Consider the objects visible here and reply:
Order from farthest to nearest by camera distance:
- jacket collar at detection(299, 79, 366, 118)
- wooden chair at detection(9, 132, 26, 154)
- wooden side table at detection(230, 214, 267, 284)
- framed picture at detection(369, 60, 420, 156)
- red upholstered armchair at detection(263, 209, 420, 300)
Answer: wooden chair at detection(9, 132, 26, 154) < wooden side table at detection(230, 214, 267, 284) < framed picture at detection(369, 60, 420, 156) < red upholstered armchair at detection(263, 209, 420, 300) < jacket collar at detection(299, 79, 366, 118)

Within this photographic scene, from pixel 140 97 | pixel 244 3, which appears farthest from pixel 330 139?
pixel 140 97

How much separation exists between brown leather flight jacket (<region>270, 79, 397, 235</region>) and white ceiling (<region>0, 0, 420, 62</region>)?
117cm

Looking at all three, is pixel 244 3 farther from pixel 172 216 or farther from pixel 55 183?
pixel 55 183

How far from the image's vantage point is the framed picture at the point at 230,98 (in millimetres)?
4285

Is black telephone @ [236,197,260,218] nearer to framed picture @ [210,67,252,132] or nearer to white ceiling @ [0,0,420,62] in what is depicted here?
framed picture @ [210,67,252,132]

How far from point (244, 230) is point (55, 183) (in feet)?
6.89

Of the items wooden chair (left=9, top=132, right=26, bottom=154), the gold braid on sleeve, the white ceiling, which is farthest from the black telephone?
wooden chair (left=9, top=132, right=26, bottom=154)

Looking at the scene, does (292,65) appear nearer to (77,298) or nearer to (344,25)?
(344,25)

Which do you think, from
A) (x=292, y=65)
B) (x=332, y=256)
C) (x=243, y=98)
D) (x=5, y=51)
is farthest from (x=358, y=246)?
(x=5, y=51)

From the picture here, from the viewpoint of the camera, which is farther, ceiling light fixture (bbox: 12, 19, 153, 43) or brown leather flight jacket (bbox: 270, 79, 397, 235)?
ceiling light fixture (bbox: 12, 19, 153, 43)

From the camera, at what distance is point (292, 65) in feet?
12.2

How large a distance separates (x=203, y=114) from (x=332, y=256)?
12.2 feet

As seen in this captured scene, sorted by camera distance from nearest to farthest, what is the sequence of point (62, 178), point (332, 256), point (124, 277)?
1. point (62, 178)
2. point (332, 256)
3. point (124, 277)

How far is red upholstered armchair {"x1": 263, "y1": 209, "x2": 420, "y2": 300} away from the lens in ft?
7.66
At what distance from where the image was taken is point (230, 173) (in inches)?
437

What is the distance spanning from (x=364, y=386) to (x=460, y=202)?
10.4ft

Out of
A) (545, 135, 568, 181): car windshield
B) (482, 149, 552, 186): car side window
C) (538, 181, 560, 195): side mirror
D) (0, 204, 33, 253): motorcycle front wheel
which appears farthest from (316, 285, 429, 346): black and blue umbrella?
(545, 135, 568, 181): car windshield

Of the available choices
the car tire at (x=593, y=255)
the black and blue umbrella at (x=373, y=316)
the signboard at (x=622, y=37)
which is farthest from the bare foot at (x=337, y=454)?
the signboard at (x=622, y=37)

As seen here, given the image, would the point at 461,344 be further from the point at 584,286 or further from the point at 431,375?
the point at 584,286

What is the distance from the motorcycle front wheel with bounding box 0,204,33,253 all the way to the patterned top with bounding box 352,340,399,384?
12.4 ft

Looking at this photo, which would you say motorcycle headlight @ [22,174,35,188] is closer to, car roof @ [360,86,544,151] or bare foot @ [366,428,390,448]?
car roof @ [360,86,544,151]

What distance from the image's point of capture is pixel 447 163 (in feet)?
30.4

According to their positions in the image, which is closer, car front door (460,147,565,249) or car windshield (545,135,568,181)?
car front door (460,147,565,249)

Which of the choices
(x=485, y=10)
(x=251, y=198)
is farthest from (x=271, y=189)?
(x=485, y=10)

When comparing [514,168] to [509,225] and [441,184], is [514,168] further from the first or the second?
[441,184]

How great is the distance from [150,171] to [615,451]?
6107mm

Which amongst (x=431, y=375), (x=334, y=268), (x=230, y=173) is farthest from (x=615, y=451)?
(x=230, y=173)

▶ **Short exercise**:
Rewrite the entries from the line containing "When comparing [514,168]" through the last line of the entries as a Markdown table with the columns Row and Text, numbering each line and leaving out blank lines.

▶ **Exercise response**:
| Row | Text |
|---|---|
| 1 | When comparing [514,168] to [509,225] and [441,184], is [514,168] further from the first or the second? |
| 2 | [441,184] |
| 3 | How great is the distance from [150,171] to [615,451]? |
| 4 | 6107mm |
| 5 | Which amongst (x=431, y=375), (x=334, y=268), (x=230, y=173) is farthest from (x=615, y=451)? |
| 6 | (x=230, y=173) |